- Map of Chechen Republic
- Location: Grozny, Chechnya (Russia)
- Date: 27 December 2002
- Target: Chechen government HQ
- Attack type: Car bombs
- Deaths: 83
- Injured: 210
- Perpetrators: Riyad-us Salihiin

= 2002 Grozny truck bombing =

2002 incident in Grozny, Chechnya

The Grozny truck bombing occurred on 27 December 2002, when three Chechen suicide bombers ran vehicles into the heavily guarded republic's government headquarters in the regional capital Grozny.

== Details ==
The drivers of two vehicles reportedly wore federal military uniforms and carried official passes which allowed them through three successive military checkpoints on their way to the headquarters building. A guard at the fourth and final checkpoint attempted to inspect the vehicles, and began firing on the vehicles as they drove through the checkpoint towards the building.

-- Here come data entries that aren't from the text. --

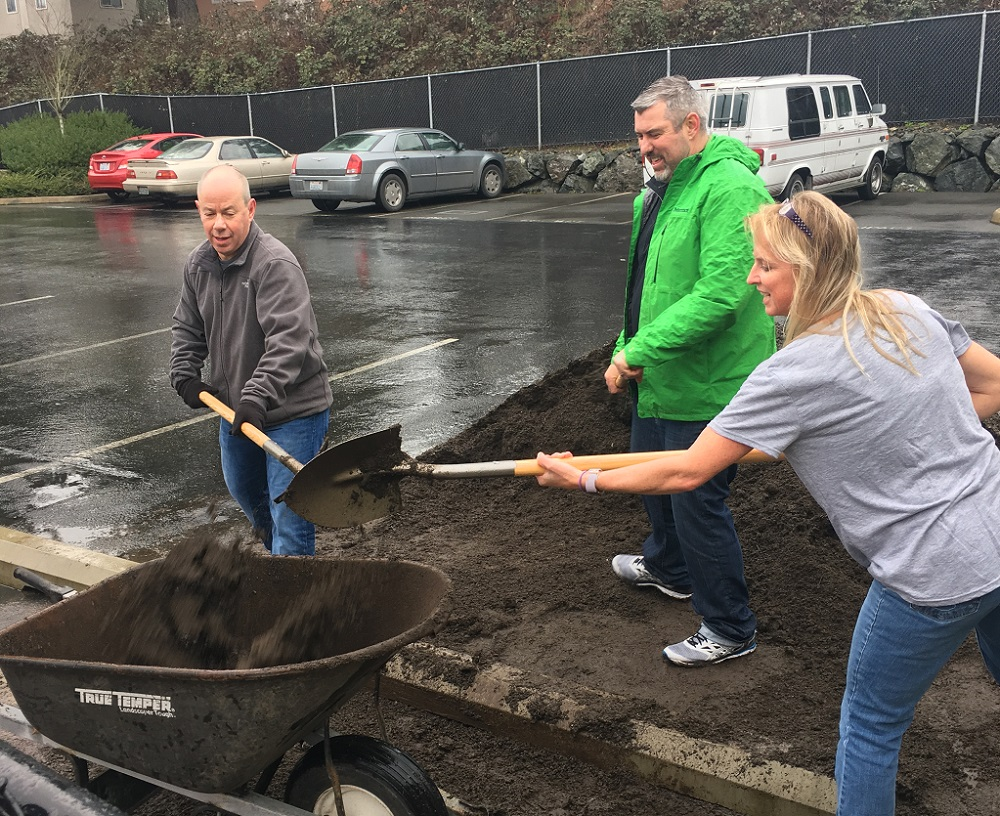 Susan's Youth Center volunteers shovel dirt outside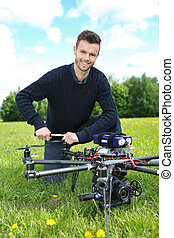 Engineer Fixing Propeller Of Octocopter - Portrait of young...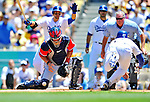 24 July 2011: Washington Nationals catcher Jesus Flores is unable to handle the throw home as Matt Kemp slides home safely to score the Dodgers' second and game-winning run at Dodger Stadium in Los Angeles, California. The Dodgers defeated the Nationals 3-1 to take the rubber match of their three game series. Mandatory Credit: Ed Wolfstein Photo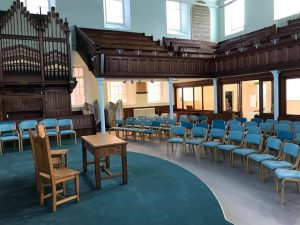Lightweight wooden stacking chairs for Taunton united reformed church, and in the background lightweight high stacking sled base or skid base upholstered chairs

The explosion by the equivalent of a ton of dynamite brought down the roof and floors of the four-story building. The first reports mentioned as few as two dead. Ultimately, Chechen officials said 83 people were killed (48 on the spot) and 210 were injured. Several Chechen administration officials were injured in the attack, including Deputy Prime Minister Zina Batyzheva (seriously wounded) and Chechen Security Council Secretary Rudnik Dudayev. The head of the pro-Russian administration in Chechnya, Akhmad Kadyrov, and his Prime Minister, Mikhail Babich, were not in the building at the time.

== Responsibility ==

Colonel Ilya Shabalkin, spokesman for the joint federal forces in Chechnya, said the bombing was organized by Chechen rebel field commanders Abu al-Walid and Shamil Basayev. Basayev claimed responsibility for the planning and execution of the attack, saying that he personally detonated the bomb by remote control.

Some news reports called the attack an act of terrorism, which with 83 confirmed fatalities, would have been the deadliest terrorist attack in Chechnya. Others described the attackers as militants and rebels and not terrorists.